Artık herkes aynı fikrin ikizi üçüzü. Kabul edelim " Muhalefet yok". Oy çokluğuyla kabul edilen fakat şaşırtmama garantili gerçeğimiz bu. Muhalefet yok.
Oyun hamurundan börek ne kadar oluyorsa bunlardan da muhalefet o kadar oluyor diyeceğim lakin o kadarı da yok. Dili argo uşağı, yeri kargo uçağı bir oluşumun sabahtan akşama kadar sanal otlak Twitter'da yayılışına şahit oluyoruz.
" Seni göndereceğiz" diyor.
Yatak odasındaki dikiz aynası böyle söylüyor.
Böyle söylüyor kasetle gelen hasetle giden.
Böyle söylüyor Cumhuriyet Halk Körüğü.
Tiryaki Sözlerden " Nefsine itimadı çok olanın başkasına emniyeti az olur"
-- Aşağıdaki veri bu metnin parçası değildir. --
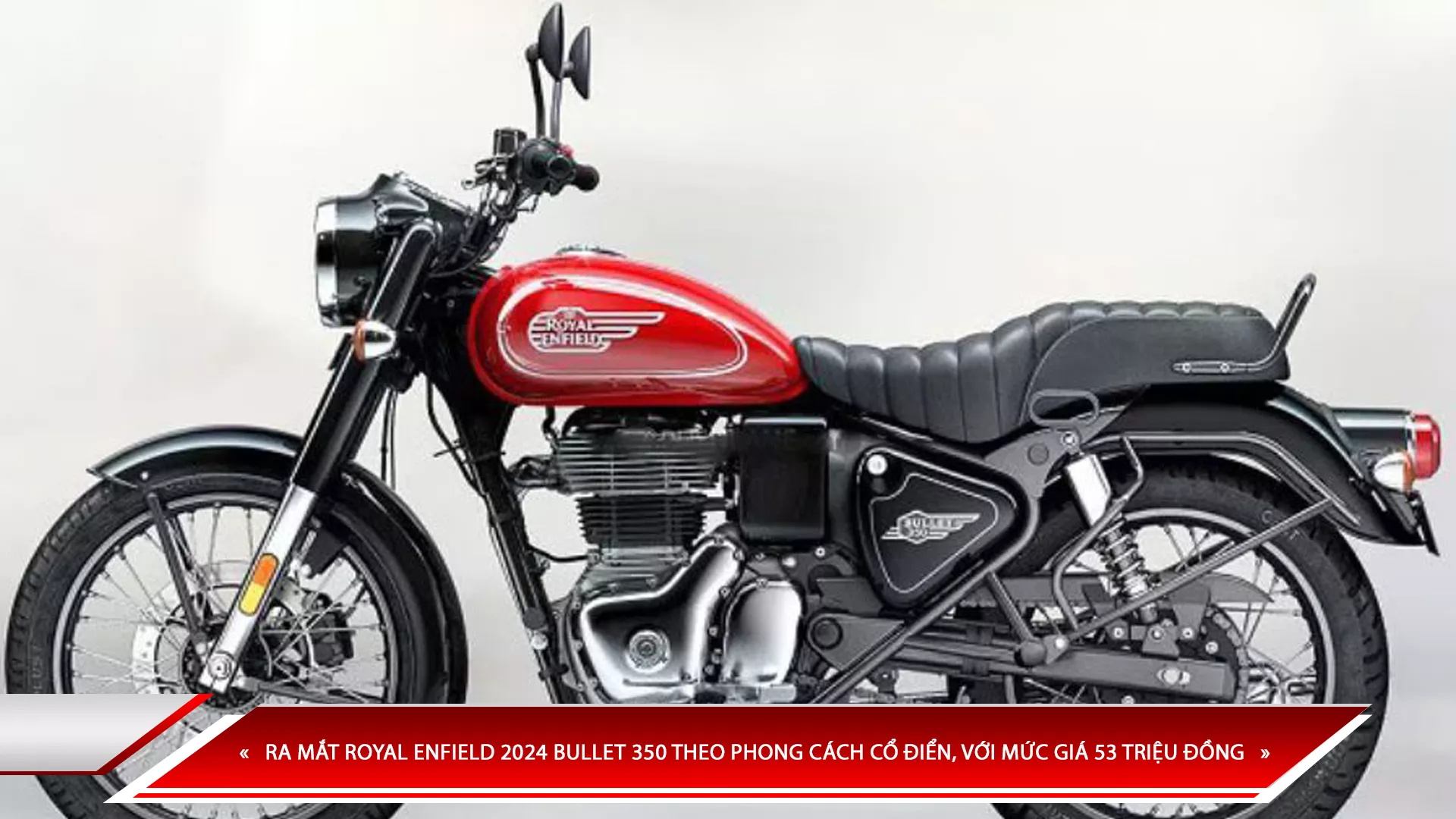 RA MẮT ROYAL ENFIELD 2024 BULLET 350 THEO PHONG CÁCH CỔ ĐIỂN, VỚI MỨC GIÁ 53 TRIỆU ĐỒNG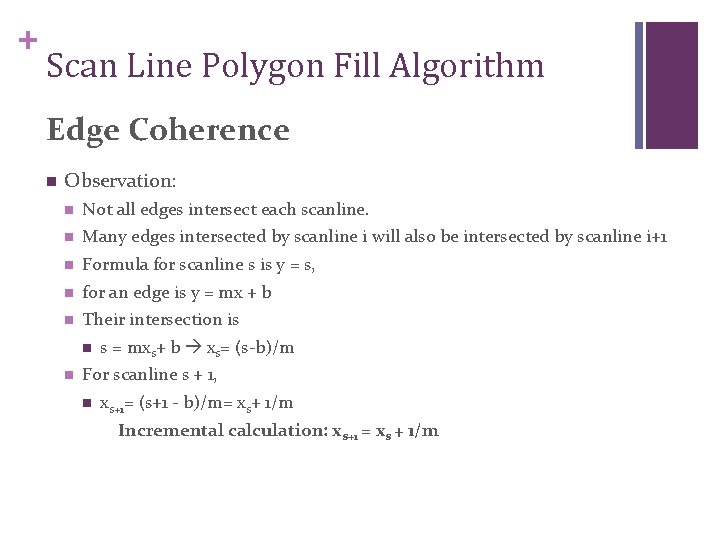 + Scan Line Polygon Fill Algorithm Edge Coherence n Observation: n Not all edges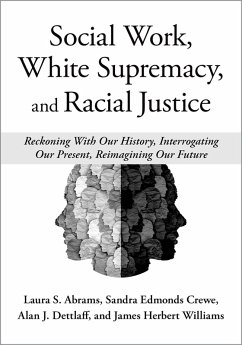 Cover Social Work, White Supremacy, and Racial Justice (eBook, PDF)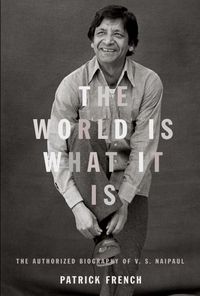 Produktbild: The World Is What It Is: The Authorized Biography of V.S. Naipaul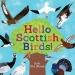 Hello Scottish Birds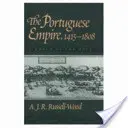 Portugalská říše v letech 1415-1808: Svět v pohybu - The Portuguese Empire, 1415-1808: A World on the Move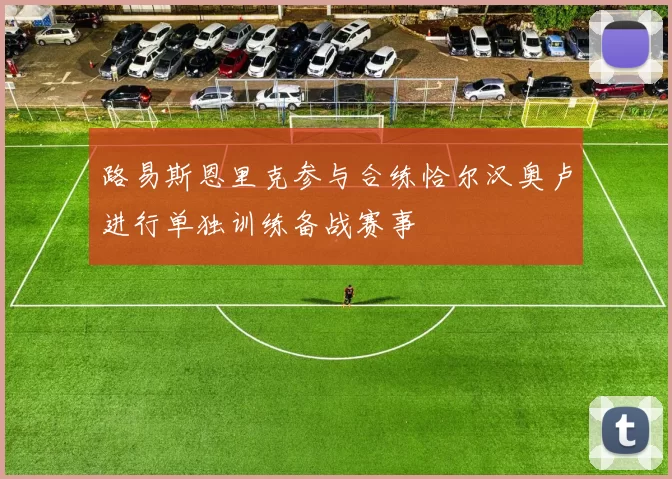 路易斯恩里克参与合练恰尔汉奥卢进行单独训练备战赛事
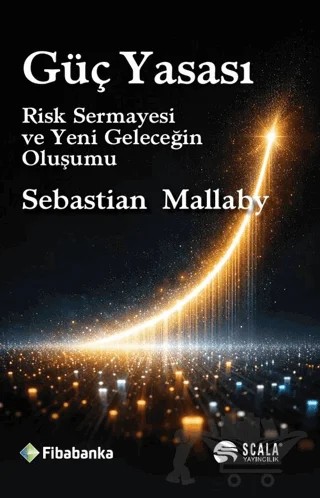 Güç Yasası – Sebastian Mallaby – Scala Yayıncılık kitap kapağı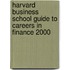 Harvard Business School Guide to Careers in Finance 2000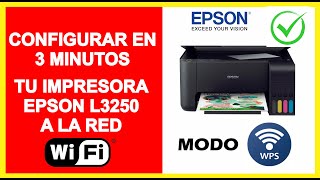 CONFIGURAR EN 3 MINUTOS IMPRESORA EPSON L3250 A LA RED WIFI DESDE WPS [upl. by Ahsataj]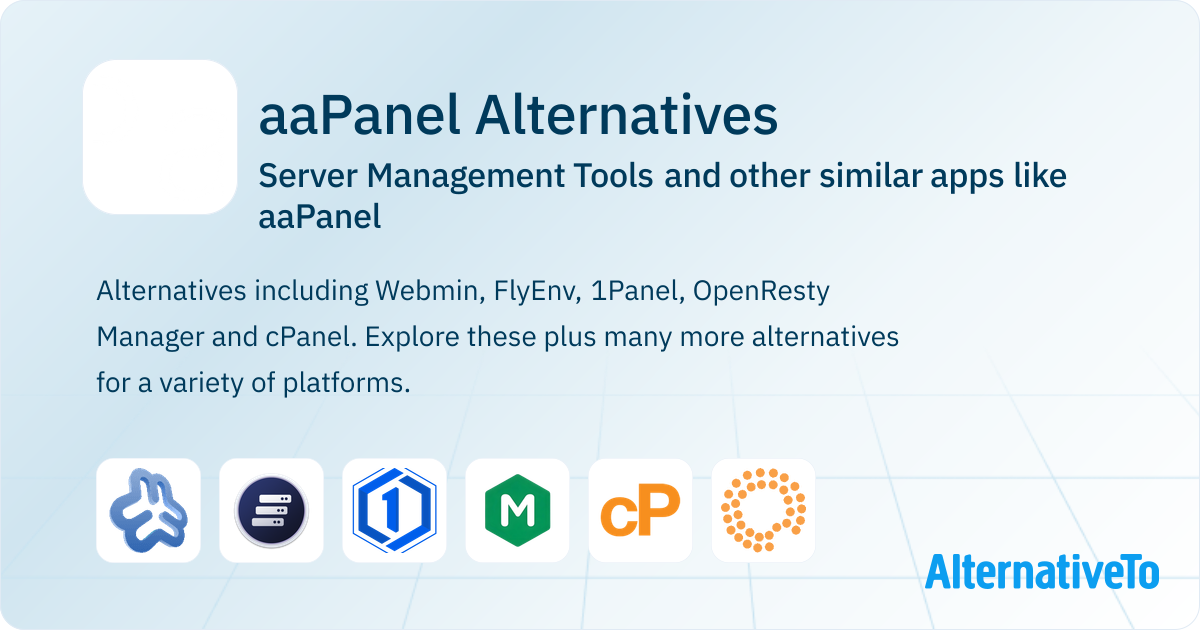 aaPanel Alternatives: Top 12 Server Management Tools & Similar Apps ...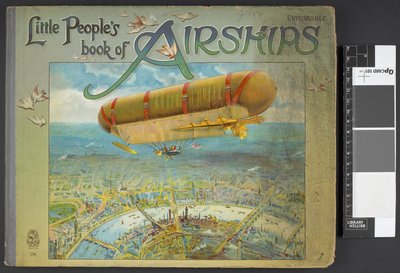 Portada que muestra un dirigible. Libro de dirigibles para gente pequeña. Londres: Ernest Nister, [1912] de English School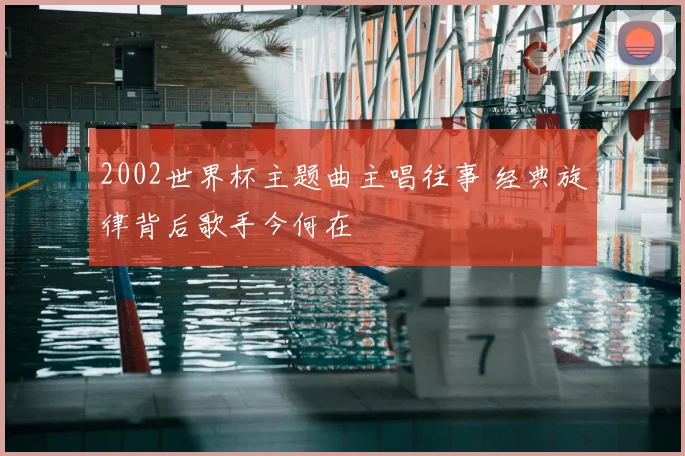 2002世界杯主题曲主唱往事 经典旋律背后歌手今何在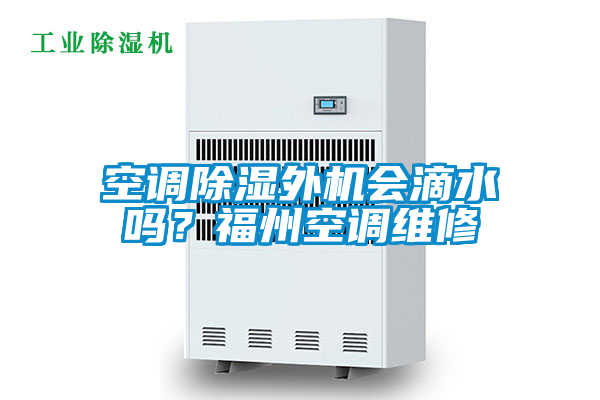 空調(diào)除濕外機會滴水嗎？福州空調(diào)維修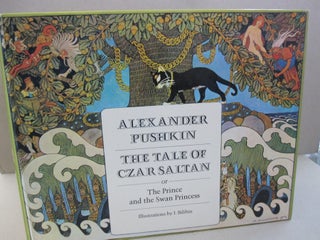 Item #51029 The tale of Czar Saltan: Or, The Prince, and the Swan Princes. Alexander Pushkin
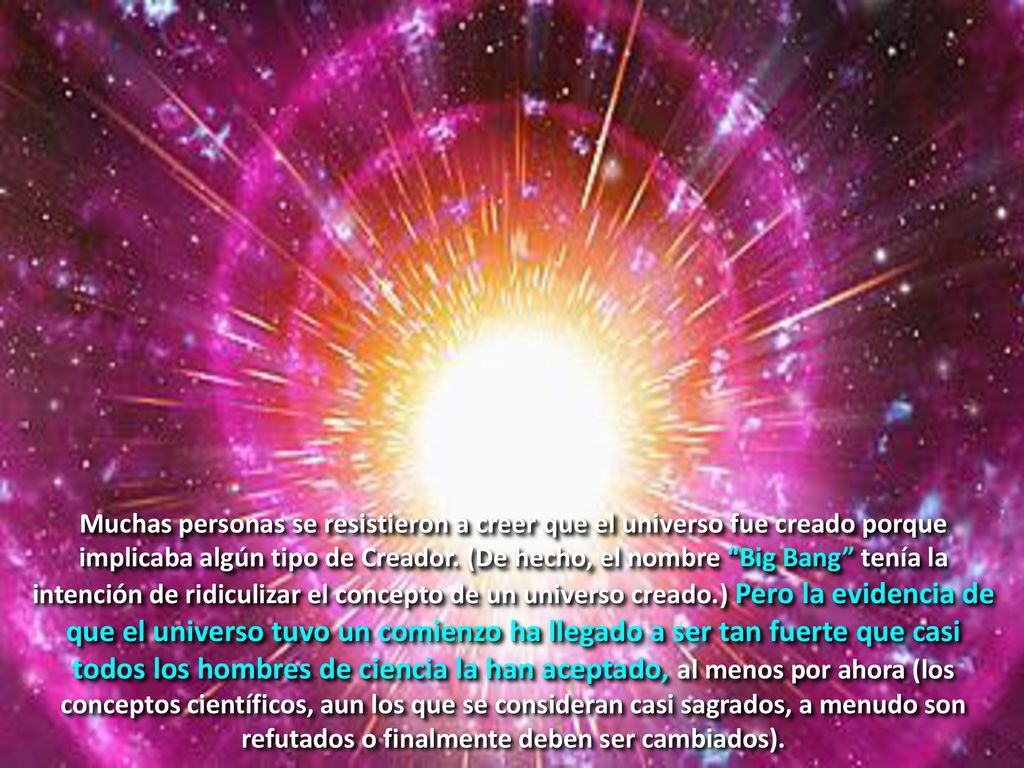 Muchas personas se resistieron a creer que el universo fue creado porque implicaba algún tipo de Creador.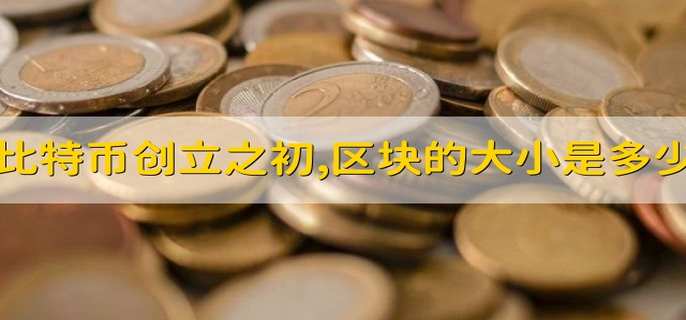 比特币创立之初,区块的大小是多少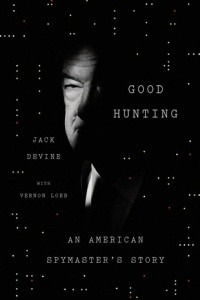 Книга Good Hunting: An American Spymaster's Story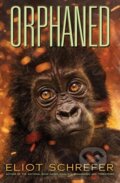 Kniha: Orphaned (Ape Quartet #4) (Eliot Schrefer). Scholastic, 2020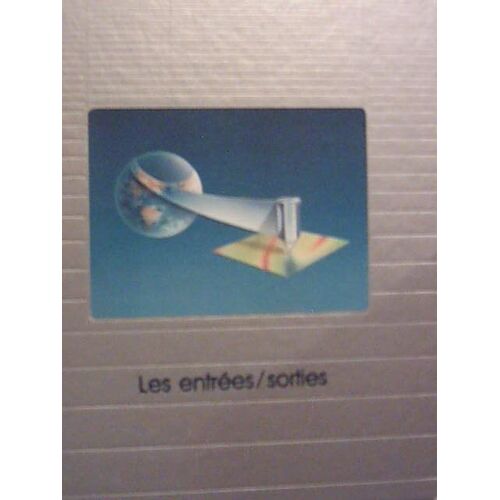 Le Monde Des Ordinateurs - Les Entrees/Sorties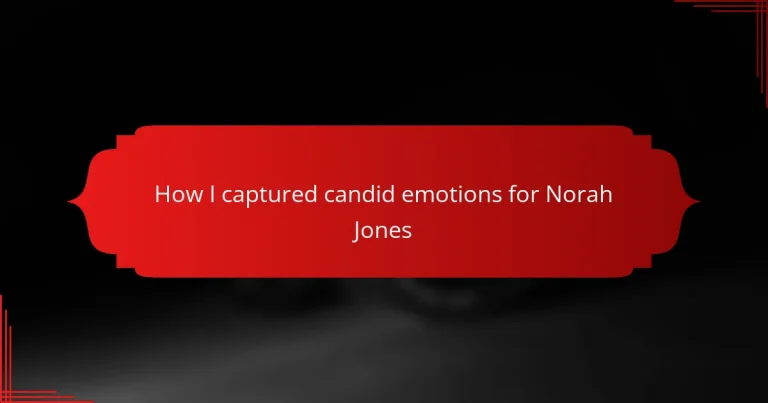 How I captured candid emotions for Norah Jones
Bunların taptıkları elimizin tersinde, işte bu yüzden kuduruyorlar. Mideleri beyinlerinden daha dolu olduğu için cahillikleri bereketli.
Bir tanesi de var. Aşı aşı diye doz doz diye dozutan. Kiralanmış kantin katı Özkoç.
Bunlar kendi aralarında yalana yalanana rütbe veriyorlar.
Cenap Şehabettin'in dediği gibi " Her fert mabudunu kendi şeklinde tasavvur eder". O yüzden yalana tapıyorlar.
Hani siz dişlerinizi sıkıp da " Bu sefer de olmadı" diyorsunuz ya. İşte tam o sırada kitabı değiştirmeden yeni sayfa açmanın zaferine isabet olduk.
Sizin için bu ülke boyama kitabı, dışarı taşırarak kan rengine boyadığınız kitaplardan biz uçak yaptık.
Siz uğruna öleceğiniz bir davanız yok diye yırtınıp seyyar terör örgütlerine yamanırken, biz cihana kaftan biçiyorduk.
Siz, nereden geldiğinizi anlatmaya çalışırken biz Dünyaya konum atıyorduk
Siz, adres sorarken biz lafımızı gideceği yere kadar bırakıyorduk.
Toplandıkça eksiliyorsunuz.
Siz birbirinizi satıp tezgâhı toplarken, biz Pazar kuruyorduk.